Out of his sophomore album's namesake of Los Angeles, California comes number eight on the countdown: Flying Lotus. The little-known hip-hop producer has yet to truly break onto the scene like contemporaries J Dilla and Madlib, but you've probably heard more of his tracks than either of the other two. How? He's the uncredited creator of the vast majority of the Adult Swim segues played every night between episodes of Aqua Teen Hunger Force and The Venture Bros.
His sound is instantly recognizable for Adult Swim viewers, off-beat hand-drumming over bass drones, all produced with the fuzzy deterioration of ancient vinyl. The beats are messy and spastic, almost world music-esque with electronic sitar-like swells lending accents to the sexy grime of the low end. But don't let Flying Lotus' characterization fool you; Los Angeles is less a hip-hop album than it is a downbeat electro adventure. This is the album that pushed Dosh off my list this year, my own personal hero of electronica. Hip-hop only describes the speed and sway of the beats--there is no rapping or singing to get in the way of Lotus' production. Instead, the stars of the songs are the beats themselves, the solos the blipping electronics that peek through the mess.
Los Angeles, I would love to imagine, is truly the sound of the city. It is filthy and a little scary, leaving the listener in the dark of what might be around the next corner. I spent about ten minutes in Los Angeles this year, but got to see none of the downtown area that I'm told is exactly what I just described: a wasteland of empty, graffiti-covered buildings and gangs, especially after dark. I've tried to imagine the club where I'd expect to hear Flying Lotus spinning, but I don't think there is one in particular--this is music more fit for running through alleyways at midnight, trying to get away from some Crips that just gunned down your brother. As you run by neon-lit clubs and bars, you hear snippets of dance music, of people talking, but then you have to keep moving, and it's back to the frantic pace of your footsteps as you stumble into trash cans, hurdle over fences. By "Parisian Goldfish" (probably the album's most single-oriented song), you have slipped into a coke-head disco, trying to lose yourself among the crowd and the flashing lights, but you see the gang come through the back behind you, scanning the crowd, and as "Sleepy Dinosaur" begins, you're tripping over people's feet, trying to push your way out into the street again.

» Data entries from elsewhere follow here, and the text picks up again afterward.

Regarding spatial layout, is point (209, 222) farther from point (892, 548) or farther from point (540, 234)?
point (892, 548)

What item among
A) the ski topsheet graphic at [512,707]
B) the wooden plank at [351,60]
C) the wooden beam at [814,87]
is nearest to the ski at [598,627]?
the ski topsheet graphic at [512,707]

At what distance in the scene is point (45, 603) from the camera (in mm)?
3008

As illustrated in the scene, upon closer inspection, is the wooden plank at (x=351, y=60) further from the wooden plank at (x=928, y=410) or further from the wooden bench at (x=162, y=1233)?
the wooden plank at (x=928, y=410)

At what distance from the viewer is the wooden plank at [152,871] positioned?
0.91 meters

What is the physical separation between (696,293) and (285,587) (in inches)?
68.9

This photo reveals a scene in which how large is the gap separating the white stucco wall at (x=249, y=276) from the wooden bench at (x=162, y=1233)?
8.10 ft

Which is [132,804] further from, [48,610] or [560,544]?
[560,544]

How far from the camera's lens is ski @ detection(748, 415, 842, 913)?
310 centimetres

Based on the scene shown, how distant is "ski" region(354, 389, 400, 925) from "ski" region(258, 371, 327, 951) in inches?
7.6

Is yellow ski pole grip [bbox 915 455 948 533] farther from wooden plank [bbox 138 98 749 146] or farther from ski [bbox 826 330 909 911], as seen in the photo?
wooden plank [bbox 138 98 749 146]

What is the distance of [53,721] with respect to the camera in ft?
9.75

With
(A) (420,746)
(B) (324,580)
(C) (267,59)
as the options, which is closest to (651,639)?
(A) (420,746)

Maybe I'm taking the analogy a bit far, but Flying Lotus has not just presented us with another collection of singles, ready for MTV and Kiss-FM. This is a challenging record, daring to create an environment for us to enter into, not just a glossy song for us to mindlessly shake our asses to. Hip-hop could learn a lot from Lotus, and I hope that as people like him and Danger Mouse begin to crack the popular charts, the genre as a whole takes a well-needed step forward. Rappers say they rap about real life, murders and drugs and the streets; Flying Lotus recreates the streets through the art of sound and brings them to us unadultered. What is more real than that?